Было еще очень рано, солдаты советских войск только просыпались, бродили со своими тазиками для бритья и выглядели как-то неопределенно, одетые то ли по форме, то ли по собственной прихоти. Меня проводили к коменданту, устрашающей женщине, какие есть только в России, со всеми признаками мужественности, включая усы; глядя на нее, сразу было понятно, что она без усилий командует аэропортом. Сидя за самодельным столом, она окинула меня холодным взглядом и спросила, слышал ли я о Давиде Ойстрахе. Я не только о нем слышал, но даже мечтаю с ним сегодня встретиться.
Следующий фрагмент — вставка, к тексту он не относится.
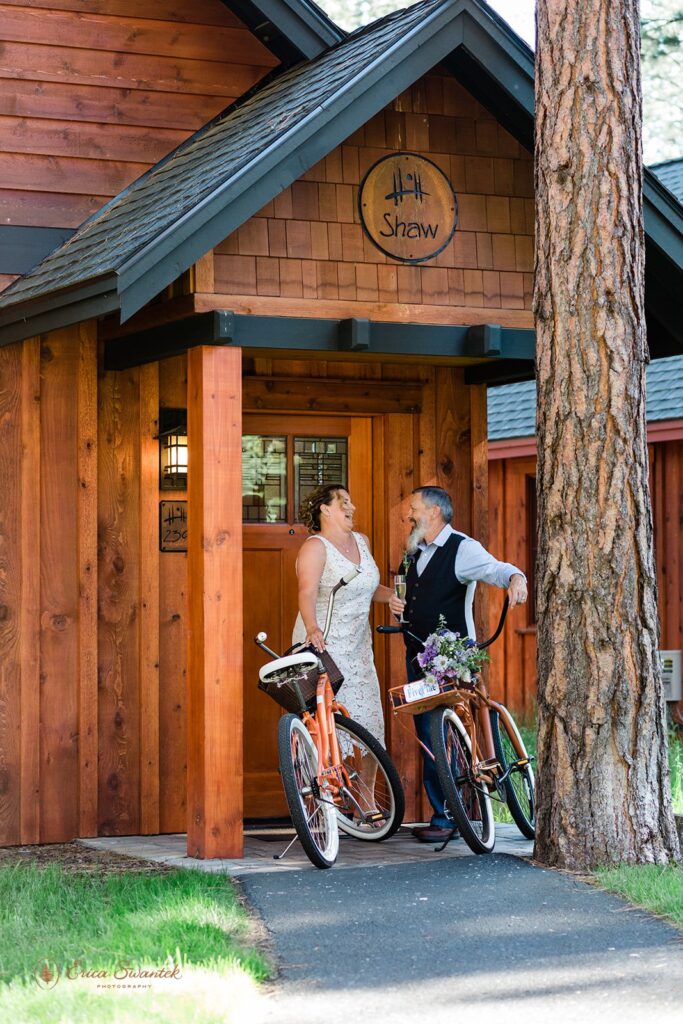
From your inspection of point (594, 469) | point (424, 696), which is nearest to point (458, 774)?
point (424, 696)

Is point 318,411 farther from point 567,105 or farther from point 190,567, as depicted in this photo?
point 567,105

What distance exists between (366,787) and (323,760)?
70 cm

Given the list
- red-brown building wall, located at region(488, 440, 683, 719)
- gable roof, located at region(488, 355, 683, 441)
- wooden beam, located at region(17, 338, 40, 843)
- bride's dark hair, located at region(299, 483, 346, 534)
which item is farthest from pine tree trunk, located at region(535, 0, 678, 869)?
red-brown building wall, located at region(488, 440, 683, 719)

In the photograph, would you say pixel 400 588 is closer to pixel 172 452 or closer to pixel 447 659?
pixel 447 659

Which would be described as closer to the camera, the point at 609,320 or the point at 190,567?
the point at 609,320

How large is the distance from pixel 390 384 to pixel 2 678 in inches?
104

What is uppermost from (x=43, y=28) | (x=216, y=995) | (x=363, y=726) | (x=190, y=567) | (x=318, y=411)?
(x=43, y=28)

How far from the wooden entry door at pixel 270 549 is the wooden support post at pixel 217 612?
1.31 metres

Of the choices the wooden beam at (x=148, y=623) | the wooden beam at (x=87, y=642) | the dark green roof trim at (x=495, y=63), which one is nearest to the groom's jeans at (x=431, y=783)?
the wooden beam at (x=148, y=623)

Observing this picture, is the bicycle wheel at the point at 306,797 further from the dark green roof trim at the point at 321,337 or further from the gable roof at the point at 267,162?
the gable roof at the point at 267,162

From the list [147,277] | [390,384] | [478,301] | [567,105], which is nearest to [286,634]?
[390,384]

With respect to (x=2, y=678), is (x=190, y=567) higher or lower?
higher

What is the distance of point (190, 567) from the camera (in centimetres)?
732

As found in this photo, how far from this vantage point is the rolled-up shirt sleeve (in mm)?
7637
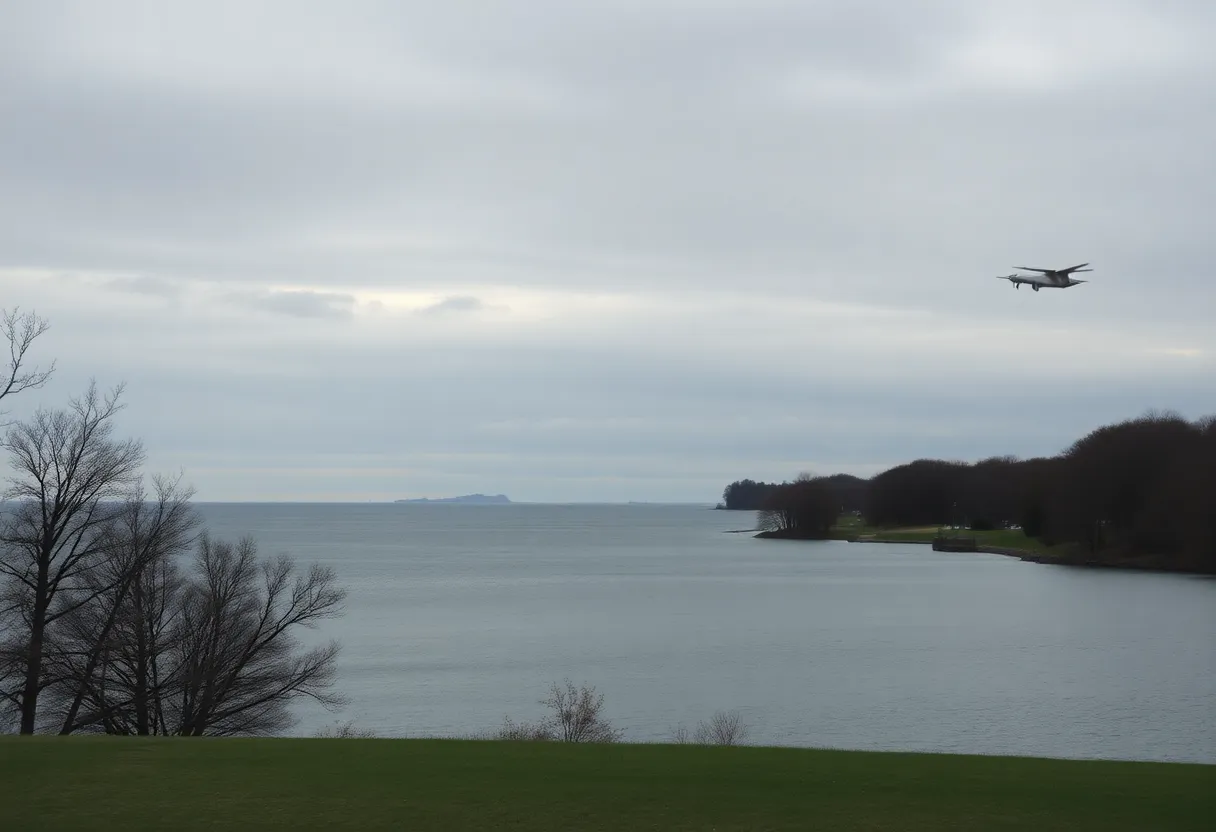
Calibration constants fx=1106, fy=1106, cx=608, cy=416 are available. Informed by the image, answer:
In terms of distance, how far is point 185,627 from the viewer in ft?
92.9

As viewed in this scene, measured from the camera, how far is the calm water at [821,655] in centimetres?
3036

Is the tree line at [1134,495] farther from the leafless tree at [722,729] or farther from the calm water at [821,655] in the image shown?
the leafless tree at [722,729]

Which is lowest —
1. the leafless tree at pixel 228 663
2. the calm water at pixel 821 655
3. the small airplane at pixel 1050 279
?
the calm water at pixel 821 655

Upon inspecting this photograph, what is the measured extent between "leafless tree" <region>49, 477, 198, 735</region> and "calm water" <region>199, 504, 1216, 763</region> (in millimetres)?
6439

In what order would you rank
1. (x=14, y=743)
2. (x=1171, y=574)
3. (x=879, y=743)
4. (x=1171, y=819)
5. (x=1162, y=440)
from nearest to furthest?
(x=1171, y=819) < (x=14, y=743) < (x=879, y=743) < (x=1171, y=574) < (x=1162, y=440)

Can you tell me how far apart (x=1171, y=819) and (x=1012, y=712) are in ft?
70.7

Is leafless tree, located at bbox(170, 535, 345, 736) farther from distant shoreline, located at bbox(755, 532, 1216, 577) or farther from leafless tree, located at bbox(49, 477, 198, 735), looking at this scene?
distant shoreline, located at bbox(755, 532, 1216, 577)

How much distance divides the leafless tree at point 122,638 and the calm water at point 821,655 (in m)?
6.44

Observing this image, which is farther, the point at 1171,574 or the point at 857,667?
the point at 1171,574

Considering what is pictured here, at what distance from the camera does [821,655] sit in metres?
44.6

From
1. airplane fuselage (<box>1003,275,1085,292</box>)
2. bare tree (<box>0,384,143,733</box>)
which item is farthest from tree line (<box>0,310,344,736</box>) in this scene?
airplane fuselage (<box>1003,275,1085,292</box>)

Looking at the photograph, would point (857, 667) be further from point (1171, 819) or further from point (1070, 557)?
point (1070, 557)

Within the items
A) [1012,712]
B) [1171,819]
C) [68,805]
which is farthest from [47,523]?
[1012,712]

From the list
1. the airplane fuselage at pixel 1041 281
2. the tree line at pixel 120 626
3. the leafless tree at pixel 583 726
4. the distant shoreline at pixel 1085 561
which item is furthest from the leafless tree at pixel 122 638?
the distant shoreline at pixel 1085 561
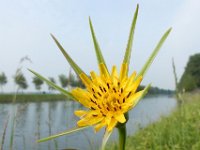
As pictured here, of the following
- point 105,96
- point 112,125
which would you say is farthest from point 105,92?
point 112,125

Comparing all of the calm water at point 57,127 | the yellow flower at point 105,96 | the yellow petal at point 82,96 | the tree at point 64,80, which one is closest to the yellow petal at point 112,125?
the yellow flower at point 105,96

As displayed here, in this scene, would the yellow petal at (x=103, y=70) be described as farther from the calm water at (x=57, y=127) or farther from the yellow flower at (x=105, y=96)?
the calm water at (x=57, y=127)

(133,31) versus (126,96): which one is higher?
(133,31)

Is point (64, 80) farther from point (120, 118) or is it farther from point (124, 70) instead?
point (120, 118)

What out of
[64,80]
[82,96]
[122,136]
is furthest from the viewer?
[64,80]

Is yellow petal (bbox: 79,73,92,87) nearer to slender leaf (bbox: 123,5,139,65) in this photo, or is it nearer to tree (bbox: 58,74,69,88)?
slender leaf (bbox: 123,5,139,65)

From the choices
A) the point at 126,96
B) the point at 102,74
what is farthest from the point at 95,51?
the point at 126,96

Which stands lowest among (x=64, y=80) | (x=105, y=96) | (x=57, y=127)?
(x=105, y=96)

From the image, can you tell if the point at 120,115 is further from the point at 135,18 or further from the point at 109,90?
the point at 135,18
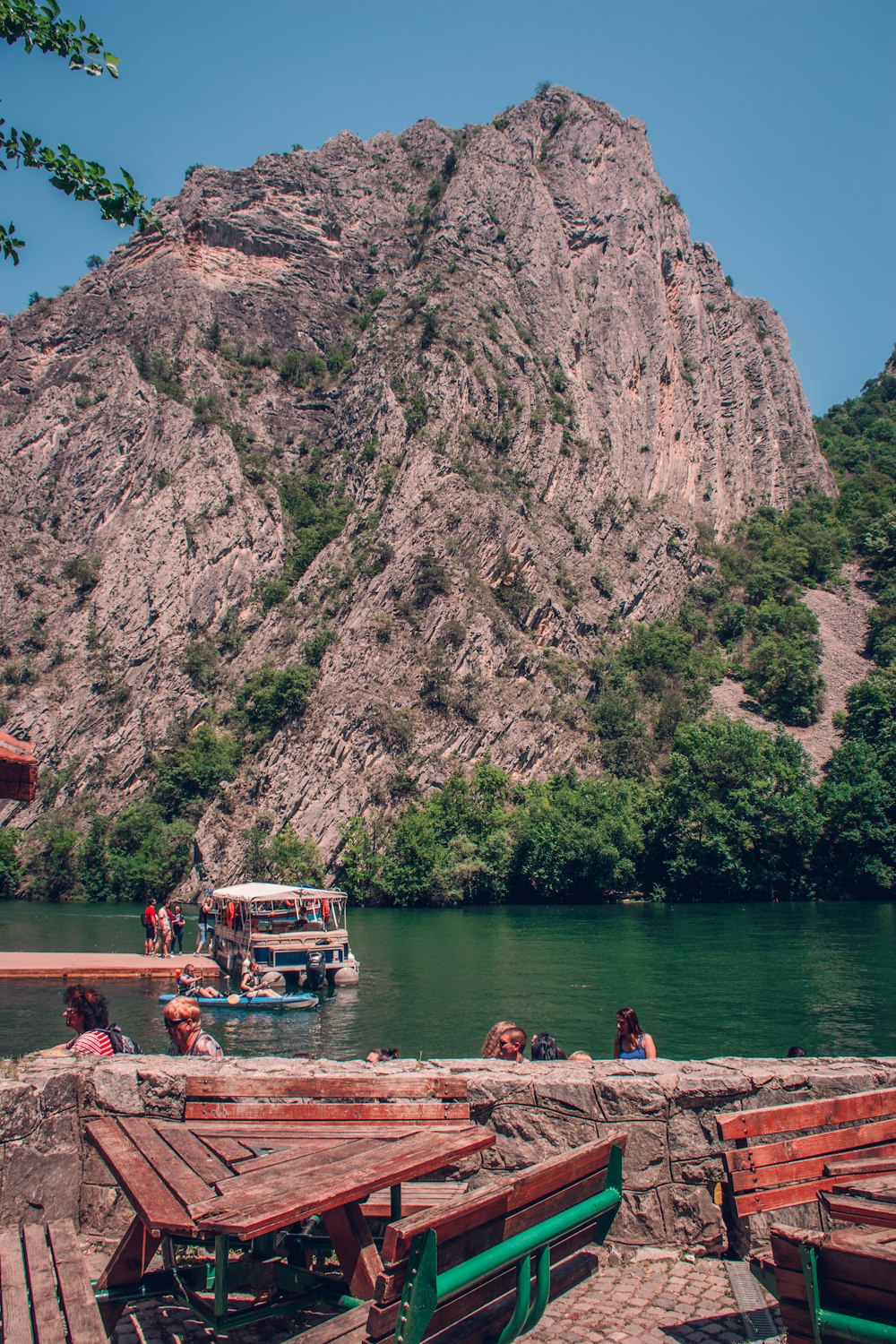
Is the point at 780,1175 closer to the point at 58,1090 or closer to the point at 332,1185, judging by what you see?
the point at 332,1185

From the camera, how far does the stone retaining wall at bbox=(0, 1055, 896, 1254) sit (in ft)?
21.8

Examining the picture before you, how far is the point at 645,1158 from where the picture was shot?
6.77 meters

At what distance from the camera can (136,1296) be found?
5.38m

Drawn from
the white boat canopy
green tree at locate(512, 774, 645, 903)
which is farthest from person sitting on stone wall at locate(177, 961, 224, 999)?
green tree at locate(512, 774, 645, 903)

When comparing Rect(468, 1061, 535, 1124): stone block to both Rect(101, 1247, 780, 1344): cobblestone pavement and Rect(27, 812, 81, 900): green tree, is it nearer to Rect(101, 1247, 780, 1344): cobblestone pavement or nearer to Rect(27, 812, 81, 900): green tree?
Rect(101, 1247, 780, 1344): cobblestone pavement

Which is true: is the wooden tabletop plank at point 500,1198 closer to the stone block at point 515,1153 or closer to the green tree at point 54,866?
the stone block at point 515,1153

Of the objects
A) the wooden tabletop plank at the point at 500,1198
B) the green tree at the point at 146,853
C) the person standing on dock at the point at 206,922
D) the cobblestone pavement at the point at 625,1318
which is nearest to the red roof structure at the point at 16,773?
the cobblestone pavement at the point at 625,1318

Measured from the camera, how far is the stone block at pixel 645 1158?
22.2ft

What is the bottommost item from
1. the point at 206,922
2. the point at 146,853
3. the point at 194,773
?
the point at 206,922

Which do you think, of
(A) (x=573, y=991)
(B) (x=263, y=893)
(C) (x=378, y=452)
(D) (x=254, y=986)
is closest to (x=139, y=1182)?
(A) (x=573, y=991)

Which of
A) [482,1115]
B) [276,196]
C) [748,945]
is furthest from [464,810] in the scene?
[276,196]

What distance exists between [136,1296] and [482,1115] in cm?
252

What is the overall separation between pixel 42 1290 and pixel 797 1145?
4.23 m

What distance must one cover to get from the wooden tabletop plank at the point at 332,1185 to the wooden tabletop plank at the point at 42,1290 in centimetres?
106
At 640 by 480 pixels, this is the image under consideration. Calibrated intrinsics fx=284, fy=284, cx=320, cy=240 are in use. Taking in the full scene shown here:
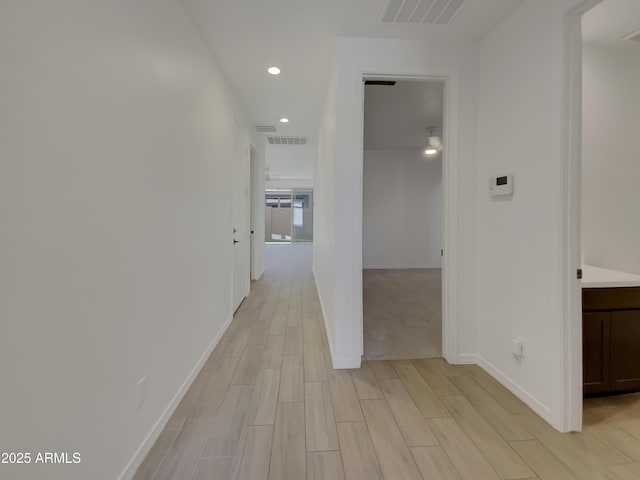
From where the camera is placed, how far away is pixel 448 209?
235 centimetres

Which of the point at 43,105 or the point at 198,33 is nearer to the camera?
the point at 43,105

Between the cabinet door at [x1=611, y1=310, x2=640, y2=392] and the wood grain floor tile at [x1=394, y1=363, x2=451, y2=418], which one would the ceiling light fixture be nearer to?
the cabinet door at [x1=611, y1=310, x2=640, y2=392]

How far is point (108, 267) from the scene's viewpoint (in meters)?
1.17

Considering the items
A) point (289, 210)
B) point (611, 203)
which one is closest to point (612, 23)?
point (611, 203)

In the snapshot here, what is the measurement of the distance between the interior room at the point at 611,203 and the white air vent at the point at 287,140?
4089mm

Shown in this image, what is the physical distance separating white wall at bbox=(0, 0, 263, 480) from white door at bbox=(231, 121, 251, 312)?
1493 mm

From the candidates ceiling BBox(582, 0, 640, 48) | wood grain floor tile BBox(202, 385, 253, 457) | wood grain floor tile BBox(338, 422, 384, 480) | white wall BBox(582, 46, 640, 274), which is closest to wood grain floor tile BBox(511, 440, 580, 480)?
wood grain floor tile BBox(338, 422, 384, 480)

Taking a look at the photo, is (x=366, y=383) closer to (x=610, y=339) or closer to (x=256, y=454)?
(x=256, y=454)

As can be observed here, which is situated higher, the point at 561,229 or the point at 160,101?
the point at 160,101

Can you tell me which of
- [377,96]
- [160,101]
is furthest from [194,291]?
[377,96]

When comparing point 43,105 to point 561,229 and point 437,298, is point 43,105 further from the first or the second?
point 437,298

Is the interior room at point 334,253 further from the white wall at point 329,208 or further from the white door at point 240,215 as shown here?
the white door at point 240,215

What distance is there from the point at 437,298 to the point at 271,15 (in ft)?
13.2

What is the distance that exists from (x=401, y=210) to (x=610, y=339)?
16.8 ft
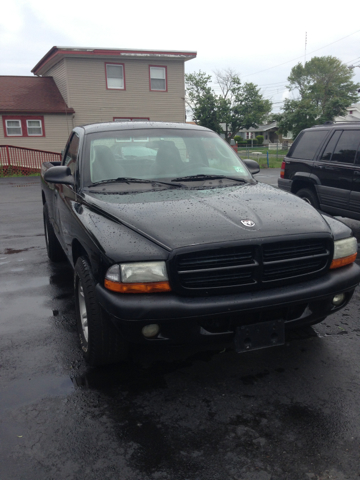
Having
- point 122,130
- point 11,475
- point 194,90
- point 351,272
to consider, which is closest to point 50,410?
point 11,475

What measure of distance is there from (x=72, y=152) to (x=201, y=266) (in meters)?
2.65

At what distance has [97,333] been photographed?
301cm

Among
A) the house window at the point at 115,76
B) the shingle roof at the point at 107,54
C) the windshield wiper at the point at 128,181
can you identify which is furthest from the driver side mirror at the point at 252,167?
the house window at the point at 115,76

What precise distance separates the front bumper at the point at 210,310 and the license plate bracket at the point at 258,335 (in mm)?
43

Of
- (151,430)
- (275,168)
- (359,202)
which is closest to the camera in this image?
(151,430)

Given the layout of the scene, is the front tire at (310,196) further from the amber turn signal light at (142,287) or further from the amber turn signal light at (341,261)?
the amber turn signal light at (142,287)

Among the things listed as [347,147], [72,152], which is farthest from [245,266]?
[347,147]

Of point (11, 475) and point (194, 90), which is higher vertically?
point (194, 90)

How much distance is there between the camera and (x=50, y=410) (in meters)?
2.79

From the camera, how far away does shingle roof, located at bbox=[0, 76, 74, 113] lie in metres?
23.5

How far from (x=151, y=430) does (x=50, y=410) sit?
0.69 m

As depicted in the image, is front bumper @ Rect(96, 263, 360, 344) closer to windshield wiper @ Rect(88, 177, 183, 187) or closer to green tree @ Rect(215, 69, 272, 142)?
windshield wiper @ Rect(88, 177, 183, 187)

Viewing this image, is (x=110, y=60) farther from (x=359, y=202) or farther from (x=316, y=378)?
(x=316, y=378)

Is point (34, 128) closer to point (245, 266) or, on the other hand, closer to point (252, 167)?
point (252, 167)
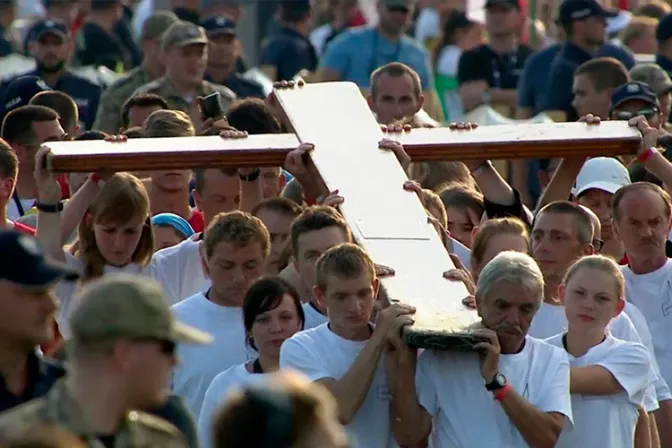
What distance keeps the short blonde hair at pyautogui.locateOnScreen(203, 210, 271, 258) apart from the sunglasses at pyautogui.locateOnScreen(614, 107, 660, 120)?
2.80m

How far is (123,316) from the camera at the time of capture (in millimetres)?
5191

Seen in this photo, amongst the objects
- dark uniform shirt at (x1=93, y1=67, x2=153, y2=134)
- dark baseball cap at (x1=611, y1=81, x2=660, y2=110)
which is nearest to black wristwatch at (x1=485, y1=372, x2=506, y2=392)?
dark baseball cap at (x1=611, y1=81, x2=660, y2=110)

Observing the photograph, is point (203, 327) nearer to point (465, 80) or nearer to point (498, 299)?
point (498, 299)

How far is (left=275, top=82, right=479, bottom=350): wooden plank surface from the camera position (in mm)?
6996

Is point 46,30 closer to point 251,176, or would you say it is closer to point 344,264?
point 251,176

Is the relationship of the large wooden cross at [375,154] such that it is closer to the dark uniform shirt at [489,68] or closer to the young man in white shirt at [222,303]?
the young man in white shirt at [222,303]

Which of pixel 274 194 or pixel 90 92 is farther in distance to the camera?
pixel 90 92

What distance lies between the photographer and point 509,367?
7.10 metres

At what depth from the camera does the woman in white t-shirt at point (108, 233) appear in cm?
812

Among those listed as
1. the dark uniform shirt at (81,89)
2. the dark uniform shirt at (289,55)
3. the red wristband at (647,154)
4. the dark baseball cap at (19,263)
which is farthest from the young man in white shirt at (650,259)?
the dark uniform shirt at (289,55)

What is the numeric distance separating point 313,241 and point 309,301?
0.43 meters

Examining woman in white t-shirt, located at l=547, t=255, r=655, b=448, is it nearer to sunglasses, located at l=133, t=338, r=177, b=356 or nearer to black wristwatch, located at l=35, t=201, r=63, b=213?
black wristwatch, located at l=35, t=201, r=63, b=213

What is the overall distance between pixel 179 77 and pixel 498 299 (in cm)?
561

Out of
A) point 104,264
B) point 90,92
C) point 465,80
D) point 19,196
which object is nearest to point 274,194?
point 19,196
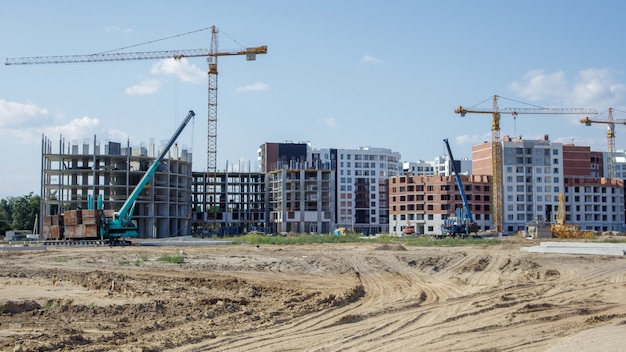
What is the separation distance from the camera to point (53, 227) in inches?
2702

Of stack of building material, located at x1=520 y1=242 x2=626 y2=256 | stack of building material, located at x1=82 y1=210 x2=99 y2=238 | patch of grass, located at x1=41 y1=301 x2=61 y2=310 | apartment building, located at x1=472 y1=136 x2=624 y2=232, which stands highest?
apartment building, located at x1=472 y1=136 x2=624 y2=232

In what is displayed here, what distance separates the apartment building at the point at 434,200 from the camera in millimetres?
124938

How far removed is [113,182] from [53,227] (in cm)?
2757

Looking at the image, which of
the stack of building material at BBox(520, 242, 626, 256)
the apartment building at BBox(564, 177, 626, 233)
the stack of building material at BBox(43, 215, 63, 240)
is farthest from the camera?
the apartment building at BBox(564, 177, 626, 233)

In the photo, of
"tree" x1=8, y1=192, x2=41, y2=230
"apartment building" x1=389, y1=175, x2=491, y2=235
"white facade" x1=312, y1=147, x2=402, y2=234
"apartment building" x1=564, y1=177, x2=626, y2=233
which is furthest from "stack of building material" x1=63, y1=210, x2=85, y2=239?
"apartment building" x1=564, y1=177, x2=626, y2=233

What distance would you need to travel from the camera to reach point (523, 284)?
25922 mm

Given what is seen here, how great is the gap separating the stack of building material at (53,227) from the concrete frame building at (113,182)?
20627mm

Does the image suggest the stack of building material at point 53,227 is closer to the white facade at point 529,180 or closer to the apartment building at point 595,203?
the white facade at point 529,180

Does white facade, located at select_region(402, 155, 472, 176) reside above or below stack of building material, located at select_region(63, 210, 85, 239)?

А известно ли мне, что это великий музыкант? Да, конечно, я восхищаюсь им. Но ни моего заочного с ним знакомства, ни трепета, ни нетерпения было недостаточно, чтобы она смягчилась. Следующий вопрос должен был поставить меня на место. А медали у меня имеются? Пристыженно я сознался, что ничем не смог заслужить подобных знаков отличия. Так вот, у Ойстраха их десятки: Герой Советского Союза, любимец народа, обладатель разных наград, которые она знала наизусть. Уверен, ответил я, их все он получил заслуженно. На том она меня и отпустила.
Как я успел заметить, все оборудование на летном поле вплоть до деталей было произведено в Америке, в том числе и самолет, на котором я летел, ДС-3, только внутри он напоминал викторианскую фантазию Шехерезады: вельветовые сиденья и хорошенькие маленькие кисточки на шторках. Несомненно, на этом самолете летали только выдающиеся люди. Я был там единственным пассажиром, и без обычных проволочек, без проверки и запуска отдельных двигателей мы просто выехали на взлетную полосу и поднялись в воздух. Через несколько часов, в сырой и ветреный ноябрьский день, мы приземлились в Москве. У подножия трапа я увидел Ойстраха, который стал моим бесценным другом и оставался им на протяжении всех тридцати лет нашего знакомства вплоть до своей безвременной кончины в 1974 году в Амстердаме.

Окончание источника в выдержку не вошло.